Antep denince aklıma kırmızı ve yeşil gelir. Toprağı kıpkırmızıdır, toprağın üstündeki bitki yemyeşil. Bir de, Antep’in fıstığı meşhurdur. Milli savaşta: emperyalist saldırganlara karşı koyma gücü kadar. Antep’te uzan zaman kalmadım, çocukluğumdan beri defalarca gittim, gedim, geçtim. En kabadayısı, bir hafta kalmış olabilirim. Her geçiş, yahut kalışım yazın en sıcak, en kurak aylarına rastladı. Masmavi, kıpkırmızı, yemyeşil.

Hiç unutmam, Antebe ilk gidişim, bundan tam yirmi beş yıl önceydi. Çukurova’da Ceyhan’da oturuyorduk. Babamın aklına esmişti, Antebe yerleşecek, orada avukatlık yapacaktı.

Biri 927, öteki 932 model fort otomobillerine yüklenip, eski adıyla Keller üzerinden ver elini Antep. Yolların çok sapa ve eşkiyalarla dolu olduğu söylenmişti. Hattâ babamı fikrinden caydırmak için hayli uğraşmıştı dostları. Ama dinlememiş, yolu tutmuştu.

İki araba kızgın güneşin çiy aydınlığı altında, şerit gibi kıvrıla kıvrıla uzanan yollarda beyaz tozları kaldıra kaldıra gidiyor, babamın ağzını bıçaklar açmıyordu.

Hırslı adam, eşkiyalarla karşılaşıverince ne türlü hareket edeceğini düşünüyordu herhalde. Öyle ya, eşkiyalara laf anlatmak, Ölmekten çetin, arabalardaki kadınlara karşı takınacakları tavıra dayanmak, susmak, ölmekten beterdi.

Birden korkunç bir: (Duuur!) sesi, patlıyan bir mavzer.

Arabalar zınk dedi, durdu. Görünürlerde kimseler yok. Babam mosmor, elinde Brovning, tiril tiril titriyor. Beklemekten başka çare yok.

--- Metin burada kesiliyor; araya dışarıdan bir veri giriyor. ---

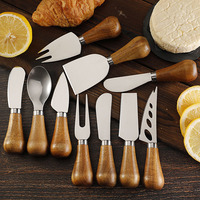 Ensemble de couteaux à crème jetables en bois d'acacia de style occidental pour servir le pain et le fromage en stock transfrontalier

Az sonra göründüler: Palabıyıklı iki adam. Güneşin yaktığı yüzleri testekerek ve kuvvetli, sanki iç çamaşırlariyle yataktan kalkıp gelmişler: Uzun beyaz donları, beyaz iç gömlekleri…

Babam âdete gürledi

- Ne var? Ne istiyorsunuz?

Babamın bacağında topçu yedek subaylığından kalma zabit pantolonu, benim elinde babamın zabit şapkası. Herhalda bunlar tesir etti, koca bıyıklıların yüzlerinden korkuya dair bir şeyler geçti. Bakıştılar. Kısası:

- Yolcuyuz da kumandanım…

- Peki, ne istiyorsunuz?

- Bize de yer yok mu diyecektik…

Babam tekrar gürledi:

- Arabada kadın olduğunu görmüyor musunuz? Gözünüz kör mü?

Tek cevap vermeden, kenara çekildiler. Ellerinde koca koca mavzerler. Babam arabayı yürüttü. Yürüttü ama kurtulmuşmuyduk? Kaabilmiydi? Ya arkamızdan ateş ederlerse?

Hiç bir şey olmadı. Olmadı ama Antebe girinciye kadar soğuk soğuk terlediğimi, hâlâ unutmadım:

Antep denince aklıma kırmızıyla yeşil gelir demiştim. Yalnız bunlar değil. Antep denince aklıma kırmızı, yeşil, fıstık ve kahramanlıktan başka, belki de onlardan çok. Üzüm gelir. Ne zaman, nerede üzüm gördümse kafamda Antebin ince kabuklu, parmak büyüklüğündeki siyah üzümü canlandı. Neden bilmem, üzeri dumanlı siyah Antep İstanbula gelmez. Pekmez gibi tatlıdır. Bir salkımını yemek, yiyebilmek meseledir. Kesilirsiniz. Şire sizi tıkar. Bir salkım Antep üzümü, çeyrek somun, bir parça da peynir, yıllar yılı orta okul öğretmenlerimizin şaşmaz gıdası olmuştu.

Az kalsın unutuyordum. Antebin bir de Cartlak kebabı vardır. Buda yukarıda saydıklarım kadar ünlüdür. Erbabı bilir… Kebapdan açılmışken birde sarımsaklı kebabının lafını etmek gerek. Tabii rakı ve şarabını da unutmamak lazım.

Ama ne yalan söyleyeyim. Antep dendi mi, aklıma yalnız ve yalnız kıpkırmızıyla, yemyeşil geliyor. Ötekiler daha sonra.

Not: Derneğimizin Yayınlarından (Şahin) Gazetesinden alınmıştır.